成績上位の子が共通してもっているのに、通知表にも模試の帳票にも現れない力です。
集中力(短時間で一点に没頭する力)でもなく、運動の基礎体力(長時間の練習に耐える身体的持久)とも違います。
短い集中を何度も繰り返し、机に向かい続ける——その総量を可能にする力を、ここでは勉強体力と呼びます。
一斉授業で「1時間×2コマ」程度なら、この差は表面化しません。
しかし当塾で上位の大学・高校を目指す生徒は、塾での自習が10時間を越えることも珍しくありません。
宇都宮女子高の生徒で高校で数学と物理1位を取った生徒は、土日の塾での自習が12時間を越えることもざらにありました。
こういう生徒を見てる、10時間以上を淡々と継続できる子と、3時間で燃料切れになる子が、はっきり分かれます。
運動部で鍛えた体力があっても、学習では3時間が限界——という例は珍しくありません。つまり、勉強体力は筋力や心肺機能の問題ではなく、課題に向き合う姿勢の「持続設計」の問題なのです。
Aさんは50分集中+10分休憩を4セットこなす力が最初からあり、夏は「50-10×8セット=8時間」を完走できました。Bさんは同じ集中力テストで同点でしたが、2セット目で途切れ、3セット目は質が落ちる。Bさんは“集中の再起動”が苦手だったのです。差は、知識量ではなく「集中を何度復帰できるか」にありました。
では、どう鍛えるか。やるべきは設計です。
第一に、時間枠を固定します。
たとえば「2時間半」を基本とし、25分学習+5分休憩を5周(計150分)。25分で切るのは、集中を“節”で刻み、再起動を練習するためです。ここが「長くやれ」より大事な点です。ポモドーロ勉強法として有名で、一時期話題になりました。
第二に、課題の質を揃えます。
25分で完結するタスク(英語:精読1段落+設問2問/数学:部分点を狙える誘導1つ分/国語:設問の根拠線引きのみ)に分割しする。タスクが長すぎると、休憩明けに戻る位置が曖昧になり、再起動に失敗します。
第三に、場所を最適化します。
家は中断要因(通知・家族の動線・飲食)が多く、勉強体力を“測る”には不向きです。だからこそ、自習室などを活用し、外部刺激が少ない場でセット数を積み上げます。

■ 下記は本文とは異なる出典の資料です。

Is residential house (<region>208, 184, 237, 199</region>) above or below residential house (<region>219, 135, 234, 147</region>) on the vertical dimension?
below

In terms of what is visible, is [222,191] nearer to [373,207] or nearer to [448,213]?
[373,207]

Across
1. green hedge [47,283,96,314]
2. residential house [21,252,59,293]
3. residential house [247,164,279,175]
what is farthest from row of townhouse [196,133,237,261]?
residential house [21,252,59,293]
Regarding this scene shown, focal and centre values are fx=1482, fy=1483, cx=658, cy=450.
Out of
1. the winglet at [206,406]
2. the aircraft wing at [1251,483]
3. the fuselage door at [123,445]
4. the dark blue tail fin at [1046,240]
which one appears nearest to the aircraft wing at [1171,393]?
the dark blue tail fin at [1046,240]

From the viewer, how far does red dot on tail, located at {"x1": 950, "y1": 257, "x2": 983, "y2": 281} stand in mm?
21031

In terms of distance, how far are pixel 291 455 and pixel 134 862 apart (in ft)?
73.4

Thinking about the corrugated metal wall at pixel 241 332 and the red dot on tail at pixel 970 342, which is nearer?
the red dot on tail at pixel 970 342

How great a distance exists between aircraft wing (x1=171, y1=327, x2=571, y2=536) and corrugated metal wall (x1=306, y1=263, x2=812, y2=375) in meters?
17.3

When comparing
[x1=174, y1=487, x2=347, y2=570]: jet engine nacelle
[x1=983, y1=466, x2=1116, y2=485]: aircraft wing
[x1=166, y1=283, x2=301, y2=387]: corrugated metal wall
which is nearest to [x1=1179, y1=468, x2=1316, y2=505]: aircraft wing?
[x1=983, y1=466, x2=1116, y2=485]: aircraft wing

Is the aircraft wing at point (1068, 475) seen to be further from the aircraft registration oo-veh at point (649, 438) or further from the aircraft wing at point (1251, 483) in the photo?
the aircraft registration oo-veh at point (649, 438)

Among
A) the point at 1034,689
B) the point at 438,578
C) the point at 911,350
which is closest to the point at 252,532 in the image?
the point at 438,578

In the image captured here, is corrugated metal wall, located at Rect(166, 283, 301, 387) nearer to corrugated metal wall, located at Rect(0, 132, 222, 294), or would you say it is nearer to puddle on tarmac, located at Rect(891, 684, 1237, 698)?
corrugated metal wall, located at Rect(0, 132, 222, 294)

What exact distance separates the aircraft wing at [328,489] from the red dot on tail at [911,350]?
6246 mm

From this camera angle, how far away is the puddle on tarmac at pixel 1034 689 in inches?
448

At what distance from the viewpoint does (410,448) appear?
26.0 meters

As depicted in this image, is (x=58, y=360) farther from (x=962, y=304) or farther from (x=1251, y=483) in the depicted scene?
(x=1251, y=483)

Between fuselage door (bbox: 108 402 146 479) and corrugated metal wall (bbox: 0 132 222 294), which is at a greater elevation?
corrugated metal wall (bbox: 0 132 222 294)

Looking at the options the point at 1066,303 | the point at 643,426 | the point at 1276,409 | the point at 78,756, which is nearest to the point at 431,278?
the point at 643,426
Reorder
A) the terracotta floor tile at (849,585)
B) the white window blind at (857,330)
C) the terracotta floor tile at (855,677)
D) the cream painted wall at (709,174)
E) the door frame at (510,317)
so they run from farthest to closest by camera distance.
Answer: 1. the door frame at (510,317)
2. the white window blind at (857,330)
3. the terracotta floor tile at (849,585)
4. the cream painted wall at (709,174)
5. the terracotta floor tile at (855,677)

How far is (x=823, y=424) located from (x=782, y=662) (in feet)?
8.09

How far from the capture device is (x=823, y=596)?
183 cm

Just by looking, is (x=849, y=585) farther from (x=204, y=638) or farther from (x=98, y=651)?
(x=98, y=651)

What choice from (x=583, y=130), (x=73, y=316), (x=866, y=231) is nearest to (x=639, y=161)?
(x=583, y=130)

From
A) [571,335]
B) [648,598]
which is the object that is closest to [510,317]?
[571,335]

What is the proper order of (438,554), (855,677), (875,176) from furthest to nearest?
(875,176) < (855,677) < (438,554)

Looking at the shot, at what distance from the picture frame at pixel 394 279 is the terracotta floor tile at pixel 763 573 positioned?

よく、「集中力が続かない子をどうしますか」と相談を受けますが、焦点は“続かせる”ことではありません。“再開できる”ことです。
25分で一度降りてもよい、しかし5分後に必ず座席へ戻る——この往復運動を日次で何本走れるか。
スポーツで言えば、瞬発力の反復練習に近い。ここで重要なのは、「疲れたから中止」ではなく、「疲れたので形式通りに終え、形式通りに再開する」という儀式の堅持です。形式は意志を補助します。
勉強量=勉強時間である以上、勉強体力は成績の“見えない土台”です。小学生でも持っている子はいますし、大学受験生でも未発達な子はいます。